(1) Field of the Invention
The present invention is an improvement of an electron microscope with the features which are known from the publication of W. Telieps and E. Bauer, Ultramicroscopy 17 (1985) p. 57.
(2) Description of the Prior Art
In the identified, known electron microscope an electron beam supplied by an electron source is accelerated to an energy of 15 to 20 keV, deflected by a magnetic field and focused by means of an electron lens in the rear focal plane of a cathode lens. In the electric field of the cathode lens the electron beam is decelerated, so that it impinges on a sample surface to be investigated approximately as a parallel beam with low energy, which is adjustable to values from a few up to some 100 electron volts. The electrons elastically reflected from the atoms on the sample surface are accelerated again through the field of the cathode lens to the primary energy; at the same time they interfere with each other because of their wave nature, so that a diffraction pattern (LEED=low energy electron diffraction) results in the rear focal plane of the cathode lens, which represents the lattice arrangement of the surface atoms.
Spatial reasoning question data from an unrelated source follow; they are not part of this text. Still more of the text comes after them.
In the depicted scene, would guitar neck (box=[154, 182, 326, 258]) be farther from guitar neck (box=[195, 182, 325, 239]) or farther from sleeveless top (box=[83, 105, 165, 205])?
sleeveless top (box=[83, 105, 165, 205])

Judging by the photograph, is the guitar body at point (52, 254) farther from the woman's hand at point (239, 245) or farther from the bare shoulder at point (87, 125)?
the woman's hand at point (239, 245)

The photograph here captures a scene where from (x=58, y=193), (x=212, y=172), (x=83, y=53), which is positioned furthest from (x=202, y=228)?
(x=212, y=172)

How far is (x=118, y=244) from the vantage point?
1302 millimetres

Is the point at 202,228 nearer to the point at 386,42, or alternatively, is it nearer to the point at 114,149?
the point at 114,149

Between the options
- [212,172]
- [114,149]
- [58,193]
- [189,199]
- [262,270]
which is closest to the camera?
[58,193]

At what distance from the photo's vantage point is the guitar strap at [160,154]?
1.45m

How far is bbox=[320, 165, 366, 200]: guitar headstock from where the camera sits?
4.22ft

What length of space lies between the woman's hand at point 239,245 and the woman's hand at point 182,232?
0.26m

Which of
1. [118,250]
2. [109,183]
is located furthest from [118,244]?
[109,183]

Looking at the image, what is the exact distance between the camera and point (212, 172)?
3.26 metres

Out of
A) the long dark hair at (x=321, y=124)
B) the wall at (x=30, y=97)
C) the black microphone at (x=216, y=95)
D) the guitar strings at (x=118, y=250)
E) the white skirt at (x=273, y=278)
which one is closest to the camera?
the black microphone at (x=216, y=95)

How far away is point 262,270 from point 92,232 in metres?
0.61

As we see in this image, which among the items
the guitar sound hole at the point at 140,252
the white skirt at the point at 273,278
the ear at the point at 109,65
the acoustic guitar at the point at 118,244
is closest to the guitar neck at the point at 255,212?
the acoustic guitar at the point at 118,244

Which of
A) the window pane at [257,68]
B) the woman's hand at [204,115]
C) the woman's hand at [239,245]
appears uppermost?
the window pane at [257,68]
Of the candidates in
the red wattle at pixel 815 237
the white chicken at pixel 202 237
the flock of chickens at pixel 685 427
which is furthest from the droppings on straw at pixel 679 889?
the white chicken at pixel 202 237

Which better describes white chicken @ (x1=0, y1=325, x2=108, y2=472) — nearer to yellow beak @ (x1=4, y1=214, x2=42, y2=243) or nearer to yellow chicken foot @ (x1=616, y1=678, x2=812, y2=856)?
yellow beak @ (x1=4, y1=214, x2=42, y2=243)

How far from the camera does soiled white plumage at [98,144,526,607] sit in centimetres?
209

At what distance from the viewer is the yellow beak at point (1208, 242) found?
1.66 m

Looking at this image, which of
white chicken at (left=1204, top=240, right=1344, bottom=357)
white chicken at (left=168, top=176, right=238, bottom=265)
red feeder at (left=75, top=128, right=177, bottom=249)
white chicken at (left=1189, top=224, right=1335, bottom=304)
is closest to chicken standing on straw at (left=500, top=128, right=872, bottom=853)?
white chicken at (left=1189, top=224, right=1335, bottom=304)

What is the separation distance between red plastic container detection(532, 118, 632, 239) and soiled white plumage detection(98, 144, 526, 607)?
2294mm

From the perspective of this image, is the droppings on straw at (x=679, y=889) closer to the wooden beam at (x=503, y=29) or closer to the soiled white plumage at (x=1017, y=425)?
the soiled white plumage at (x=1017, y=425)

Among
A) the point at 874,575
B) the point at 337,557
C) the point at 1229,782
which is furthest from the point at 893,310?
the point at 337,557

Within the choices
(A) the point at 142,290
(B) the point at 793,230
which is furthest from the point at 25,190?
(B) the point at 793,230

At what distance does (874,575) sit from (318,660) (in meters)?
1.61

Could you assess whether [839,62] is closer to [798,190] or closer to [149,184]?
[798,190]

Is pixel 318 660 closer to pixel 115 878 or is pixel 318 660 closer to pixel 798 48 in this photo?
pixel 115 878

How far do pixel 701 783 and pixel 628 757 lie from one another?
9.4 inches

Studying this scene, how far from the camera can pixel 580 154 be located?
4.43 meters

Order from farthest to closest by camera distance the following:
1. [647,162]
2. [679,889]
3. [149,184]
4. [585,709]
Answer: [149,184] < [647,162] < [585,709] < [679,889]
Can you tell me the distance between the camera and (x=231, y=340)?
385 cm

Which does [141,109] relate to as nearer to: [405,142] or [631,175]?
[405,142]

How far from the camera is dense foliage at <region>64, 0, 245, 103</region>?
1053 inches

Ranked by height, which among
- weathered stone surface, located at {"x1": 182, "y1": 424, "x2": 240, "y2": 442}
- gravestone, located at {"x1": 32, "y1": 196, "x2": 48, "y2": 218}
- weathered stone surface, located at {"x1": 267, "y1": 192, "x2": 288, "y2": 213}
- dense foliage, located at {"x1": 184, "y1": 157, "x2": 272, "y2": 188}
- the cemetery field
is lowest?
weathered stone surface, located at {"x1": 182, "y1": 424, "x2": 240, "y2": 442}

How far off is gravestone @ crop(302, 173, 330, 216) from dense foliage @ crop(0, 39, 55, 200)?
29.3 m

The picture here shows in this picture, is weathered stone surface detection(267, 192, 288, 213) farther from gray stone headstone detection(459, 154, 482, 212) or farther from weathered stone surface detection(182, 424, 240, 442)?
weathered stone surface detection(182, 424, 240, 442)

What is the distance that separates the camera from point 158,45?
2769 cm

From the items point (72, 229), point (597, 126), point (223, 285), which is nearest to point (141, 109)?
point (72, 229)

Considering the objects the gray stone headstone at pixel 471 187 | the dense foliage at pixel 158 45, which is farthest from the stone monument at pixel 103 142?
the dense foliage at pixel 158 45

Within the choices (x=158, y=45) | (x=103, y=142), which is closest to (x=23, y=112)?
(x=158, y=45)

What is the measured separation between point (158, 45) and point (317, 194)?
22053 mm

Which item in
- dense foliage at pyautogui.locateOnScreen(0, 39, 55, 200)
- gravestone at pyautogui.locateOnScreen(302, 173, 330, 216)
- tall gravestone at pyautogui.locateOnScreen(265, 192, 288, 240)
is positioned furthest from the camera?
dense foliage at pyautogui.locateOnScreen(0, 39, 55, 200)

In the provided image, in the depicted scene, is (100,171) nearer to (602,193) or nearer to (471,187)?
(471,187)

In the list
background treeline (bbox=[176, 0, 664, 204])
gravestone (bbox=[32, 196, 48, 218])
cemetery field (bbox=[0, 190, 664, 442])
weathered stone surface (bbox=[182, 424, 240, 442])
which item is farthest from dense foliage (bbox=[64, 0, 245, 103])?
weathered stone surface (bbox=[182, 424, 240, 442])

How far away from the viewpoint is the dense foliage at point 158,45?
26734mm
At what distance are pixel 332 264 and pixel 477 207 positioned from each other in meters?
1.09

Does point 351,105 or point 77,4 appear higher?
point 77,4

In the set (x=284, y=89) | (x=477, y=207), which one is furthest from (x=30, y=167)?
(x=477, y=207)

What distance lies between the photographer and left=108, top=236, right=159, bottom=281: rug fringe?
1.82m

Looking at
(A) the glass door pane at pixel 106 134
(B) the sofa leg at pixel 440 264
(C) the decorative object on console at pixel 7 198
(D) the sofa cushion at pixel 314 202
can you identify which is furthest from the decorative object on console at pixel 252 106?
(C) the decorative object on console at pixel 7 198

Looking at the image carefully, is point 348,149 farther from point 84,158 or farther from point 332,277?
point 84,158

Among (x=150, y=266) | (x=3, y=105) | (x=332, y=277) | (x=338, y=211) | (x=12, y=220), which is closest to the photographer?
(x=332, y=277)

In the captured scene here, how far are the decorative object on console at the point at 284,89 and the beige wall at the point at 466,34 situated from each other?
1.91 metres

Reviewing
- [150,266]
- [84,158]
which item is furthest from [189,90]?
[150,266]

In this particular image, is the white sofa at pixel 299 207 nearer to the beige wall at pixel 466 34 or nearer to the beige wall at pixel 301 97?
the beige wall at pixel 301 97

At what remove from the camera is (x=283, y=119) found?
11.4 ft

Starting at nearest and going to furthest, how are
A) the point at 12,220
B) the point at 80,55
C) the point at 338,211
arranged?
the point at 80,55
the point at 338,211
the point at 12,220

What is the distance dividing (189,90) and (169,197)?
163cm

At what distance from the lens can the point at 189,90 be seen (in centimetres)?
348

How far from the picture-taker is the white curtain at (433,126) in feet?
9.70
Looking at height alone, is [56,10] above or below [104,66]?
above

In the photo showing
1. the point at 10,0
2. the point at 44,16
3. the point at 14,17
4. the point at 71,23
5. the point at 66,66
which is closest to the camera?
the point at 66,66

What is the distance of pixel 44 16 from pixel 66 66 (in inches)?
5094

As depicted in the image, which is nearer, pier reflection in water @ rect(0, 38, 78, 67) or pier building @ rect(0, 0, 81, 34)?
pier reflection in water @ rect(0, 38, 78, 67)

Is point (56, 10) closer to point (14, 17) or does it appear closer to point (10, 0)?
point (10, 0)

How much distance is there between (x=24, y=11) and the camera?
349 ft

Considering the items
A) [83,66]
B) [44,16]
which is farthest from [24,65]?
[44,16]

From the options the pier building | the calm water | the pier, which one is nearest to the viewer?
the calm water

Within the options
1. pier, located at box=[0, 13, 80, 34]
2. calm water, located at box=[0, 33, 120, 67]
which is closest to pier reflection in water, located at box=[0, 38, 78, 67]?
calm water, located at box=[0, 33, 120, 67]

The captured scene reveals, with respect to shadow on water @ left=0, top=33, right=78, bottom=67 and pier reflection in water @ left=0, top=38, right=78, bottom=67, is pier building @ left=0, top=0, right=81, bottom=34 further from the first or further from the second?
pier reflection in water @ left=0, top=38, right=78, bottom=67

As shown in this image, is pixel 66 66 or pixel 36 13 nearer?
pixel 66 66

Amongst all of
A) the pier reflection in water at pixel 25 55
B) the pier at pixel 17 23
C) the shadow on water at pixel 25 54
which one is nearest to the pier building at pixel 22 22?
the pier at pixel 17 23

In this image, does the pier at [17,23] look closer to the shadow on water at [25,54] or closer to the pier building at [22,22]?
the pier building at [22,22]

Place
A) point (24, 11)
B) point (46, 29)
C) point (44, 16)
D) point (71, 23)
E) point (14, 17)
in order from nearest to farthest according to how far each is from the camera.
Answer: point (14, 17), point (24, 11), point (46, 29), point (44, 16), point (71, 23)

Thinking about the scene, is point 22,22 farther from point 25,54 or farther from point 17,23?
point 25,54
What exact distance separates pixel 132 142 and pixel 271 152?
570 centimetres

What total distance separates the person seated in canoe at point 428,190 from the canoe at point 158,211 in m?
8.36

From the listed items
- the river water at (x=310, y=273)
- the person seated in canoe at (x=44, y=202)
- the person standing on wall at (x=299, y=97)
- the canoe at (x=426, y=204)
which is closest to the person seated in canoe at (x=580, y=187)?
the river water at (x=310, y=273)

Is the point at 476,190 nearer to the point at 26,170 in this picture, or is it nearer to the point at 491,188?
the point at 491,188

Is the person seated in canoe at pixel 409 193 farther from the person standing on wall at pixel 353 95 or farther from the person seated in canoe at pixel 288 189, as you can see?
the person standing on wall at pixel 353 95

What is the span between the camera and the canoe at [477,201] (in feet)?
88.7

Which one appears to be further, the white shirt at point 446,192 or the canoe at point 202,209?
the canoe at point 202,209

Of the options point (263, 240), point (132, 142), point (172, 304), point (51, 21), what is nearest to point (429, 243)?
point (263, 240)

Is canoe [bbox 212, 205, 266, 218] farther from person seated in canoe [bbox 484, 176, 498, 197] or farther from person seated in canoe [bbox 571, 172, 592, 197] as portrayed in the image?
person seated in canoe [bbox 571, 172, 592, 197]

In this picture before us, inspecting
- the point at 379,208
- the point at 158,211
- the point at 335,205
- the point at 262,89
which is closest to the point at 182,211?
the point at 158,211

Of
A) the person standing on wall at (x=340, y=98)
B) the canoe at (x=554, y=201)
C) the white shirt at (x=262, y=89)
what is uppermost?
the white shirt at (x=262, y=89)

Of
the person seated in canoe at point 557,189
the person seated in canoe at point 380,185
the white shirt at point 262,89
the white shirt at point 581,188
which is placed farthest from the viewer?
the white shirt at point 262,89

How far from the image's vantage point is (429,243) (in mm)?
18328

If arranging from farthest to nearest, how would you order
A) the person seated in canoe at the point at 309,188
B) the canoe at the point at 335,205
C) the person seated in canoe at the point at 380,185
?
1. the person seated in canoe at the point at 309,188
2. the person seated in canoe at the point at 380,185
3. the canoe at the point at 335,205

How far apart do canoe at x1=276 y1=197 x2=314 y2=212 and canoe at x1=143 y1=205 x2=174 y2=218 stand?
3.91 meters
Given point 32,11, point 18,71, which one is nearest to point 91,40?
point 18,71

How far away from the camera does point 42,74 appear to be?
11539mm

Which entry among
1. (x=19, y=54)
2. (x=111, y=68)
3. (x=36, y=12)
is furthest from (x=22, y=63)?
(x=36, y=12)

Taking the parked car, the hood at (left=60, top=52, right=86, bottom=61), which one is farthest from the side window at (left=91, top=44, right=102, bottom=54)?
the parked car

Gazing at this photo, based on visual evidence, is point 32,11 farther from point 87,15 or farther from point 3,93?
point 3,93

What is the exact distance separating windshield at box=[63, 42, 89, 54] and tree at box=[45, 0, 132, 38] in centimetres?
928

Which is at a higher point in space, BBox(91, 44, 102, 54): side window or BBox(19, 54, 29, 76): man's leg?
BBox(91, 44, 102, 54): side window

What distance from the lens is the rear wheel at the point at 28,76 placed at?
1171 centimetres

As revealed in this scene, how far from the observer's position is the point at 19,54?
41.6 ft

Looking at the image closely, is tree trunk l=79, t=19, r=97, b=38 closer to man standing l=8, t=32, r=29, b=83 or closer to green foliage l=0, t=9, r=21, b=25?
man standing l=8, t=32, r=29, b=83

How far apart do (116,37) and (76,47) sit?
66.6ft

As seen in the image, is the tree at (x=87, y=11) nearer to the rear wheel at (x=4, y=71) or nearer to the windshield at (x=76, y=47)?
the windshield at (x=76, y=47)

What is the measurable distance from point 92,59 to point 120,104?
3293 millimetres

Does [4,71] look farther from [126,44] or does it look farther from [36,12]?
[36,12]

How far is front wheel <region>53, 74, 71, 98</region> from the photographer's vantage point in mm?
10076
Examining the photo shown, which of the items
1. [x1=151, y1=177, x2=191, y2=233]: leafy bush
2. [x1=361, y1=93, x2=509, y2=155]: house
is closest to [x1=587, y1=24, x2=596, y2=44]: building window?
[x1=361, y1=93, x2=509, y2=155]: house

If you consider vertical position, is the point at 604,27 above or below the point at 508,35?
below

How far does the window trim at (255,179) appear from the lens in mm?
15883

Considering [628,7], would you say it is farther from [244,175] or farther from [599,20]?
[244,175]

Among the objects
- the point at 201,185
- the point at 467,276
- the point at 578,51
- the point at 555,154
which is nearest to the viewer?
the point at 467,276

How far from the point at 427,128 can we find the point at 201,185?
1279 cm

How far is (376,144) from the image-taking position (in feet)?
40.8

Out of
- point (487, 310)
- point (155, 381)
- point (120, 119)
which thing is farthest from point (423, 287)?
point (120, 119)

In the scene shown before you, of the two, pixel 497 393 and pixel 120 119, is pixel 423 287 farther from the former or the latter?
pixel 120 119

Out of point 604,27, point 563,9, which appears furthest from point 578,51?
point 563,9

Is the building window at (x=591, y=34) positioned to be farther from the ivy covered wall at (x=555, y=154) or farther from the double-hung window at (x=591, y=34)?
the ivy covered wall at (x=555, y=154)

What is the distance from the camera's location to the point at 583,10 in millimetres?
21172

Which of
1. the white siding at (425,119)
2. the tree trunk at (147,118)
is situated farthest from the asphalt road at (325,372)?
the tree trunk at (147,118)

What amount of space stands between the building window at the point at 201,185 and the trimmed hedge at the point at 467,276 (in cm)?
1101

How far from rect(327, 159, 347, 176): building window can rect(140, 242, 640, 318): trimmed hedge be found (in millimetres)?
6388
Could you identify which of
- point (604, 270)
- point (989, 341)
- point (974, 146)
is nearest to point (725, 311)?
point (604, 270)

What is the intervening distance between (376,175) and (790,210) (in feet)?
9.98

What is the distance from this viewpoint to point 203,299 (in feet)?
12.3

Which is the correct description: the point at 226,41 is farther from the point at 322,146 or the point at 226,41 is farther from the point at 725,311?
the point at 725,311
In the magnetic field the returning reflected electron beam is separated from the incident primary beam. By means of following electron optics either the enlarged diffraction pattern can be made visible on a display screen or else the sample surface itself, very greatly enlarged. In the latter case the electrons from a single LEED reflection are selected, so that the image resulting on the display screen reproduces the local distribution of the relevant crystal structure.